→ Datenauszug
<<<<

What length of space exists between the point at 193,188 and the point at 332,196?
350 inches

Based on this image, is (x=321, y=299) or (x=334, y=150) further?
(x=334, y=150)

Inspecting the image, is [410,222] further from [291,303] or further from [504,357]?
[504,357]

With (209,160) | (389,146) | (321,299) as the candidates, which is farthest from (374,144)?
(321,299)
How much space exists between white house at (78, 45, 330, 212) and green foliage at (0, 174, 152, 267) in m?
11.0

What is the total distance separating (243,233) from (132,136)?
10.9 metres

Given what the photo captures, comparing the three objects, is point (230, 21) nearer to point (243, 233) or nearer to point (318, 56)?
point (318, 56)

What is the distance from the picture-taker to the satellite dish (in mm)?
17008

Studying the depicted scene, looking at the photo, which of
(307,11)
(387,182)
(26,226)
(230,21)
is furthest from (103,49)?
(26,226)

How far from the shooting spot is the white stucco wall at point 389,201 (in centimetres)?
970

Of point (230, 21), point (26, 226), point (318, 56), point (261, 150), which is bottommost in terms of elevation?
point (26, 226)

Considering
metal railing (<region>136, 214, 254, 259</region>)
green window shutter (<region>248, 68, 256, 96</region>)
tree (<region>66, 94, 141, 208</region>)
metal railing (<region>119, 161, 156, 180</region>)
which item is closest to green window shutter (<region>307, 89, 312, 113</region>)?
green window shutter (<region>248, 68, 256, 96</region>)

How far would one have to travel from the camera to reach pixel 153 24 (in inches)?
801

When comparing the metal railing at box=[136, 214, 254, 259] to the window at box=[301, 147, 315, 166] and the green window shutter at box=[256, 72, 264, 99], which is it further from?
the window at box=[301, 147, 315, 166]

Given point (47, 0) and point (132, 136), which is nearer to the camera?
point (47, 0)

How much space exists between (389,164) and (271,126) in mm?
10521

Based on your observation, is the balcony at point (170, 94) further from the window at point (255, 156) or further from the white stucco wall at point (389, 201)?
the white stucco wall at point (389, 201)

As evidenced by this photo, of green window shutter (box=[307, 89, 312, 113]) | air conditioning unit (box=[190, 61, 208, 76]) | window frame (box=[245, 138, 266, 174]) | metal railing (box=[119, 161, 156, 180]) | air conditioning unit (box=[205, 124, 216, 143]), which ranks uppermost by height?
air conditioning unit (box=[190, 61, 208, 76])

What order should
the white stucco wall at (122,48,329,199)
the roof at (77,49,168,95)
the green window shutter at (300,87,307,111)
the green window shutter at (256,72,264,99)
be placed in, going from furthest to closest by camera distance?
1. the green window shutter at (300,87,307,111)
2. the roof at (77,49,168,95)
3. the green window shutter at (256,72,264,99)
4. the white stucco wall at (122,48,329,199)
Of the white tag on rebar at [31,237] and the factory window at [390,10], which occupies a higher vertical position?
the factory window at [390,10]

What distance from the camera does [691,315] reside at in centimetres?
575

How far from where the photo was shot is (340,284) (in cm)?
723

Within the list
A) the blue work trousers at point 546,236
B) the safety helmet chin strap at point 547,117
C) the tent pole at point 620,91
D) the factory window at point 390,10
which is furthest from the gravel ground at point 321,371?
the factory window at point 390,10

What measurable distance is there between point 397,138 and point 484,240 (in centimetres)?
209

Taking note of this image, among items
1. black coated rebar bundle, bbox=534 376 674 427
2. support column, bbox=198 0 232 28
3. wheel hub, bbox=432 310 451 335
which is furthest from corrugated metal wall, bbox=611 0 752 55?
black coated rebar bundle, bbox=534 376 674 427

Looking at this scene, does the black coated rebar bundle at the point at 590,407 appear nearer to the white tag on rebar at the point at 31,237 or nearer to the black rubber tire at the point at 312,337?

>>>>

Gib die obigen Daten vollständig und Zeile für Zeile im genauen Wortlaut wieder.

→ Antwort
What length of space exists between the point at 193,188 and the point at 332,196?
350 inches

Based on this image, is (x=321, y=299) or (x=334, y=150) further?
(x=334, y=150)

Inspecting the image, is [410,222] further from [291,303] or further from [504,357]?
[504,357]

With (209,160) | (389,146) | (321,299) as the candidates, which is farthest from (374,144)?
(321,299)
How much space exists between white house at (78, 45, 330, 212) and green foliage at (0, 174, 152, 267) in m?
11.0

What is the total distance separating (243,233) from (132,136)?
10.9 metres

Given what the photo captures, comparing the three objects, is point (230, 21) nearer to point (243, 233) or nearer to point (318, 56)?
point (318, 56)

What is the distance from the picture-taker to the satellite dish (in mm)?
17008

Studying the depicted scene, looking at the photo, which of
(307,11)
(387,182)
(26,226)
(230,21)
is furthest from (103,49)?
(26,226)

How far from the shooting spot is the white stucco wall at point 389,201 (in centimetres)?
970

Of point (230, 21), point (26, 226), point (318, 56), point (261, 150), which is bottommost in terms of elevation?
point (26, 226)

Considering
metal railing (<region>136, 214, 254, 259</region>)
green window shutter (<region>248, 68, 256, 96</region>)
tree (<region>66, 94, 141, 208</region>)
metal railing (<region>119, 161, 156, 180</region>)
which item is closest to green window shutter (<region>307, 89, 312, 113</region>)?
green window shutter (<region>248, 68, 256, 96</region>)

How far would one have to travel from the camera to reach pixel 153 24 (in inches)?
801

When comparing the metal railing at box=[136, 214, 254, 259] to the window at box=[301, 147, 315, 166] and the green window shutter at box=[256, 72, 264, 99], which is it further from?
the window at box=[301, 147, 315, 166]

Given point (47, 0) and point (132, 136), which is nearer to the camera?
point (47, 0)

How much space exists between (389,164) and (271,126) in mm?
10521

Based on your observation, is the balcony at point (170, 94) further from the window at point (255, 156) or further from the white stucco wall at point (389, 201)?
the white stucco wall at point (389, 201)

As evidenced by this photo, of green window shutter (box=[307, 89, 312, 113]) | air conditioning unit (box=[190, 61, 208, 76]) | window frame (box=[245, 138, 266, 174]) | metal railing (box=[119, 161, 156, 180]) | air conditioning unit (box=[205, 124, 216, 143]), which ranks uppermost by height?
air conditioning unit (box=[190, 61, 208, 76])

What order should
the white stucco wall at (122,48,329,199)
the roof at (77,49,168,95)
the green window shutter at (300,87,307,111)
the green window shutter at (256,72,264,99)
be placed in, going from furthest to closest by camera distance?
1. the green window shutter at (300,87,307,111)
2. the roof at (77,49,168,95)
3. the green window shutter at (256,72,264,99)
4. the white stucco wall at (122,48,329,199)
Of the white tag on rebar at [31,237] and the factory window at [390,10], which occupies a higher vertical position?
the factory window at [390,10]

What distance from the camera does [691,315] reside at in centimetres?
575

How far from where the photo was shot is (340,284) (in cm)?
723

Within the list
A) the blue work trousers at point 546,236
B) the safety helmet chin strap at point 547,117
C) the tent pole at point 620,91
D) the factory window at point 390,10
which is furthest from the gravel ground at point 321,371?
the factory window at point 390,10

What measurable distance is there between point 397,138 and point 484,240 (in centimetres)?
209

Taking note of this image, among items
1. black coated rebar bundle, bbox=534 376 674 427
2. support column, bbox=198 0 232 28
3. wheel hub, bbox=432 310 451 335
which is furthest from corrugated metal wall, bbox=611 0 752 55?
black coated rebar bundle, bbox=534 376 674 427

Looking at this scene, does the black coated rebar bundle at the point at 590,407 appear nearer to the white tag on rebar at the point at 31,237 or nearer to the black rubber tire at the point at 312,337?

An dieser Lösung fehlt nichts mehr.